The late, great, and oft-profound David Foster Wallace articulated the following idea in his 2005 commencement speech to Kenyon College (please indulge the long quotation)
“Because here’s something else that’s weird but true: in the day-to-day trenches of adult life, there is actually no such thing as atheism. There is no such thing as not worshipping. Everybody worships. The only choice we get is what to worship. And the compelling reason for maybe choosing some sort of god or spiritual-type thing to worship… is that pretty much anything else you worship will eat you alive. If you worship money and things, if they are where you tap real meaning in life, then you will never have enough, never feel you have enough. It’s the truth. Worship your body and beauty and sexual allure and you will always feel ugly.
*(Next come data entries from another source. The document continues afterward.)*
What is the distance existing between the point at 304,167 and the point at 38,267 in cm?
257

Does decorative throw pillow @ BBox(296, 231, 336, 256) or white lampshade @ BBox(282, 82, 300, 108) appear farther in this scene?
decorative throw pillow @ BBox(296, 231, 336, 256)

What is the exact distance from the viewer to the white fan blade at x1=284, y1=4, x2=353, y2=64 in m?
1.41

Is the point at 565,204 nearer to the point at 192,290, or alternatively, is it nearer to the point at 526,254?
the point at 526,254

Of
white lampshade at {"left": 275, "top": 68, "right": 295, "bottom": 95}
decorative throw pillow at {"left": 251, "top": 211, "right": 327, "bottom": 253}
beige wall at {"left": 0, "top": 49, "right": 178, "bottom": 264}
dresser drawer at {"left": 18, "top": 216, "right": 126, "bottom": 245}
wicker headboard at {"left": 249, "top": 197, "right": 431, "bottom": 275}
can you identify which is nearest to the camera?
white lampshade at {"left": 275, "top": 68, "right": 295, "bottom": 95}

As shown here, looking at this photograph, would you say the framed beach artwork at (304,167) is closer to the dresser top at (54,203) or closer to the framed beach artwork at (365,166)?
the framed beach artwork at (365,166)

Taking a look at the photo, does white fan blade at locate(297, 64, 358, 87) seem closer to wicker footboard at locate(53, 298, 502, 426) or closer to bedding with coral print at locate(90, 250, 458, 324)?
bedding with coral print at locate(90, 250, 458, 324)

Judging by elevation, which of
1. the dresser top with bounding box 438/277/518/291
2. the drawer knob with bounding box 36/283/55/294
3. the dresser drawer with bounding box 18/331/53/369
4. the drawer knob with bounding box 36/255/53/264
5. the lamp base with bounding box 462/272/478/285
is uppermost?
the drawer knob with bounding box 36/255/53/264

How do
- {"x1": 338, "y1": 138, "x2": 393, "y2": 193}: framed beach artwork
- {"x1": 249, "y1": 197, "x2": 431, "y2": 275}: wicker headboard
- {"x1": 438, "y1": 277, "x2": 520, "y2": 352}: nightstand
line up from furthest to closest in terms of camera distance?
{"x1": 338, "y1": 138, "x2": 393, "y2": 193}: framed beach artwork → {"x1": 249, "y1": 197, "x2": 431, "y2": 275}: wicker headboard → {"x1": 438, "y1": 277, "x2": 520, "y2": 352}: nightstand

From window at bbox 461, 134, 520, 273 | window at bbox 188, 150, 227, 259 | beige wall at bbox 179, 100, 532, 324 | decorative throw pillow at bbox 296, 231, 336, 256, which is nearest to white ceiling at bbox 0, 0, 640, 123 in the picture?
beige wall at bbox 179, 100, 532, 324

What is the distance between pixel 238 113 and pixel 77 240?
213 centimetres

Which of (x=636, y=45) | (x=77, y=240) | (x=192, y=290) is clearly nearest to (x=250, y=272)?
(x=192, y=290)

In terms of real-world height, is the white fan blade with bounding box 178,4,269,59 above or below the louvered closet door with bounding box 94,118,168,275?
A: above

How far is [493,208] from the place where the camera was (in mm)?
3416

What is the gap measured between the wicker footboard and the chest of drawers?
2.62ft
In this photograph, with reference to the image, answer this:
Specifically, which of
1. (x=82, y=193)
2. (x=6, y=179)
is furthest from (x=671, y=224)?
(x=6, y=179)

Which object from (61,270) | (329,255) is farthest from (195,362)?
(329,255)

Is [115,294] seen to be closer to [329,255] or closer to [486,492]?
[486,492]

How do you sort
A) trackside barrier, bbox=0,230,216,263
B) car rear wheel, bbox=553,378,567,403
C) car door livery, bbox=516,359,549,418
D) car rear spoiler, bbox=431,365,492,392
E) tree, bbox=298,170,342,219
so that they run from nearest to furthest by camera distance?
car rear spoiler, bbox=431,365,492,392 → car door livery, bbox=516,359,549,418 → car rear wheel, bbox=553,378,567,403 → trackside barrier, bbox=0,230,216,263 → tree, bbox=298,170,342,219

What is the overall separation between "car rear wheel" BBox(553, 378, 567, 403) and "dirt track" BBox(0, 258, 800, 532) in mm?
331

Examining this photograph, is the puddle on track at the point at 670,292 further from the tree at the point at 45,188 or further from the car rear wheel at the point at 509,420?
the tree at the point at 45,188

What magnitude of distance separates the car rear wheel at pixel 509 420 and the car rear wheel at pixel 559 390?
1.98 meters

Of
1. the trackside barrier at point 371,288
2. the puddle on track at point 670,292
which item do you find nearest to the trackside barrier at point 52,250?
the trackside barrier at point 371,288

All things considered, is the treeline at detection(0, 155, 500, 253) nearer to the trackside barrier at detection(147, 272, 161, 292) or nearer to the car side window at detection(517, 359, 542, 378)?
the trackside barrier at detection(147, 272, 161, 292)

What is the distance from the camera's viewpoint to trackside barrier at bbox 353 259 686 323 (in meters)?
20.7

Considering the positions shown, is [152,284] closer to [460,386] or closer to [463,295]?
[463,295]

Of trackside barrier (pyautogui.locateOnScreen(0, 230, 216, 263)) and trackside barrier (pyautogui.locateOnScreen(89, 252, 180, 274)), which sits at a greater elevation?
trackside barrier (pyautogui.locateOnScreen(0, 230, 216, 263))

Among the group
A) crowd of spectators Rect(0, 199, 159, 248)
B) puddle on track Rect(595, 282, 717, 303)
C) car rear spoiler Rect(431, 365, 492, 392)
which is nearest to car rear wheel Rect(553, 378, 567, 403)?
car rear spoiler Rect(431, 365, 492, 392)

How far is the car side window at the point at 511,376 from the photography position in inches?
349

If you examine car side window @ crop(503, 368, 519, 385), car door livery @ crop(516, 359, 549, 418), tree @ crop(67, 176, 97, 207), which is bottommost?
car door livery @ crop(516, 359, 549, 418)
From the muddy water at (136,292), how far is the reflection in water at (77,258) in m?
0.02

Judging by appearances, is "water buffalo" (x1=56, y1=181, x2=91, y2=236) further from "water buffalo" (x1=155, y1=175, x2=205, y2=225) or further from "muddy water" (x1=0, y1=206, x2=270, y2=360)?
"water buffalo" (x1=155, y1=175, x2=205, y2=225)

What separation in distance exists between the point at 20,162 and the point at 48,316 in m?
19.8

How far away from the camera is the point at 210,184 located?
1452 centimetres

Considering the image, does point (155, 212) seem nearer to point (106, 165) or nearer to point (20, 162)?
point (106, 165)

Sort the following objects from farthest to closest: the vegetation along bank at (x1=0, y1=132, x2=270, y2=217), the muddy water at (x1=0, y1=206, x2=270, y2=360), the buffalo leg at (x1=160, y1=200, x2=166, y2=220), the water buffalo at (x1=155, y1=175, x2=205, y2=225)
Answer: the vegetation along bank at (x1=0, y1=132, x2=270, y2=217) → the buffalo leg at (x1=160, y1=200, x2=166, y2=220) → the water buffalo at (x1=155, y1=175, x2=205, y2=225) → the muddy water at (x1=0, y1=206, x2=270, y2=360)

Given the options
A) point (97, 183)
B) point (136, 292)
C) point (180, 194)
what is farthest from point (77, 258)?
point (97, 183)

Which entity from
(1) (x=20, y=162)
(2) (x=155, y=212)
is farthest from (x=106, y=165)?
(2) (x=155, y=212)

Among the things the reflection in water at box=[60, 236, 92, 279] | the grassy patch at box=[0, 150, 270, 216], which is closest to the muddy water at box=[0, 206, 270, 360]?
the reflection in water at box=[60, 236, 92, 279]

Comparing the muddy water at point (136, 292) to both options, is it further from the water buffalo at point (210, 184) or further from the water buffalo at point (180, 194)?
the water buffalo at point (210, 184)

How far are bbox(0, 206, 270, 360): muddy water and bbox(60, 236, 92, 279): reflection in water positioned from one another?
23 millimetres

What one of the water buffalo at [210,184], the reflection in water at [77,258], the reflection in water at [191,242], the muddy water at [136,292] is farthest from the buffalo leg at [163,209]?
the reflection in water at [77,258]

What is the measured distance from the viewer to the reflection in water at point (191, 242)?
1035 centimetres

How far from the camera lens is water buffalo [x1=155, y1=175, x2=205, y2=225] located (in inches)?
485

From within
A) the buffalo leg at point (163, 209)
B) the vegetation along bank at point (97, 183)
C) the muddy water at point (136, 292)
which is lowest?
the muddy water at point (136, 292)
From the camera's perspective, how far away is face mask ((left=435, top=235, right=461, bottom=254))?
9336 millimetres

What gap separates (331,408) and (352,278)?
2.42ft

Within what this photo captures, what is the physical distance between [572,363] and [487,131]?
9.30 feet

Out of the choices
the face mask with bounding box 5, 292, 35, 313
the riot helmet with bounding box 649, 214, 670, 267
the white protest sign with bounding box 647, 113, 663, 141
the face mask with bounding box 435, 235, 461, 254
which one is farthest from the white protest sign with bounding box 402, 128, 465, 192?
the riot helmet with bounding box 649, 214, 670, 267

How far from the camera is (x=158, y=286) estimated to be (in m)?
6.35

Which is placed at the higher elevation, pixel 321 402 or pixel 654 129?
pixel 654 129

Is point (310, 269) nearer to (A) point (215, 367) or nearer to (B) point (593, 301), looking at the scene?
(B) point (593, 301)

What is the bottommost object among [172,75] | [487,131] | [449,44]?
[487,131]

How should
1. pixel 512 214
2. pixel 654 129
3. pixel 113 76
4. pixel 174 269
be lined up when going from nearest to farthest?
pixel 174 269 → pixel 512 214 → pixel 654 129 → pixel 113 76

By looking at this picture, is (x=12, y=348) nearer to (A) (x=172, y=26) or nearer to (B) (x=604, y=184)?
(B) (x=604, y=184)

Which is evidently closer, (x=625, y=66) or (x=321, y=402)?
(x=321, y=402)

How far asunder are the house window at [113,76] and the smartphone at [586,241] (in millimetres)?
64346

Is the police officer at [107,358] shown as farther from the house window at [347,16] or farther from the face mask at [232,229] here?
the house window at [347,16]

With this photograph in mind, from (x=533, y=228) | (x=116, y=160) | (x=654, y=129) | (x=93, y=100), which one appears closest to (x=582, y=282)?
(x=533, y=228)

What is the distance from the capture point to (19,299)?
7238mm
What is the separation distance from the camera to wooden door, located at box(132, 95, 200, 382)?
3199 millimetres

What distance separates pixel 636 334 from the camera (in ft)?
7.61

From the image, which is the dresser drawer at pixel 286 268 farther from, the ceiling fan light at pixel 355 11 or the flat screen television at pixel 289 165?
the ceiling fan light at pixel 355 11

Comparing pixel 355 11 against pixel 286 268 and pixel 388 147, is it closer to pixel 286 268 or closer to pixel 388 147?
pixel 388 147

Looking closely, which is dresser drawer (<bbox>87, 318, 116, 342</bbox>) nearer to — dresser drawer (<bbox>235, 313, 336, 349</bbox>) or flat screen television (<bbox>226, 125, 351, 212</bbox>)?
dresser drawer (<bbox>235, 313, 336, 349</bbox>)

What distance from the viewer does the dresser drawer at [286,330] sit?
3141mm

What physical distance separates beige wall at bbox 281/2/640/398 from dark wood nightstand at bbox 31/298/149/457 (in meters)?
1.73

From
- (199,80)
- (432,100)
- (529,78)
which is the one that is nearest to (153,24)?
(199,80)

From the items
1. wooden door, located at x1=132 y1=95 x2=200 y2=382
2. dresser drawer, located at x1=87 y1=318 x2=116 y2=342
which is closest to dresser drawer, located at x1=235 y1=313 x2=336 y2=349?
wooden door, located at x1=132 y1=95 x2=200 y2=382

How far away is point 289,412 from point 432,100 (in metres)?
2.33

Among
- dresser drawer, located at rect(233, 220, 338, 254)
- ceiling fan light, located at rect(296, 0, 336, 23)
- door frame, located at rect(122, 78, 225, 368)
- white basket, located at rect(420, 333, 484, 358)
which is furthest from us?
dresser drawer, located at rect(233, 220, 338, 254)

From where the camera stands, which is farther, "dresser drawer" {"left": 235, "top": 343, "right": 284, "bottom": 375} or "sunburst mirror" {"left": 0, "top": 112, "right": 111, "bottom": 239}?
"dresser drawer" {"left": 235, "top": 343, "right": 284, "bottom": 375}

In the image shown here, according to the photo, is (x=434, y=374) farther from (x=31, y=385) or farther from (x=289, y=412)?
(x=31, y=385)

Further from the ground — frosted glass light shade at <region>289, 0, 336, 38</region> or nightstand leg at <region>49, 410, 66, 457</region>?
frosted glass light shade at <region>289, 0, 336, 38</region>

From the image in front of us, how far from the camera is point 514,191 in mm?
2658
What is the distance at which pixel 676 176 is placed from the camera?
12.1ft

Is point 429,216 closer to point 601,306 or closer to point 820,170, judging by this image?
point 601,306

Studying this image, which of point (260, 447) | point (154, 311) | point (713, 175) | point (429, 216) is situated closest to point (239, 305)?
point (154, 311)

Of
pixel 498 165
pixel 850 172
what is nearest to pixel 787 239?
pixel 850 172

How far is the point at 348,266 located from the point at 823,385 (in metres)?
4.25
And when time and age start showing, you will die a million deaths before they finally grieve you.”
Wallace goes on to talk about how we have a choice in what we worship. How worshipping money or power or intelligence is a sort of a mental default setting that takes conscious effort, adjustment and thought to change. And I say “change,” rather than “overcome,” because he seems to be saying that there is no such thing as overcoming what we worship. There is no opting out.
With New York Fashion Week finally over (and London Fashion Week starting) I’ve been thinking a lot about what sort of worshipping we style-obsessives have signed ourselves up for. What is this altar we’re praying to by caring about this stuff? What were we really worshiping? What were we really rushing for as we took our front row seats?
Read the comments section of any website that posted Anna Wintour’s recent appearance on the Late Show with David Letterman, and you’ll see that a large, vocal portion of the population think the world would be a much better place if the entire fashion industry were swallowed up in a volcano. With this in mind, I’m often not sure if caring about the fashion world makes me more or less self-aware than those who wear their sartorial ignorance with pride (so to speak).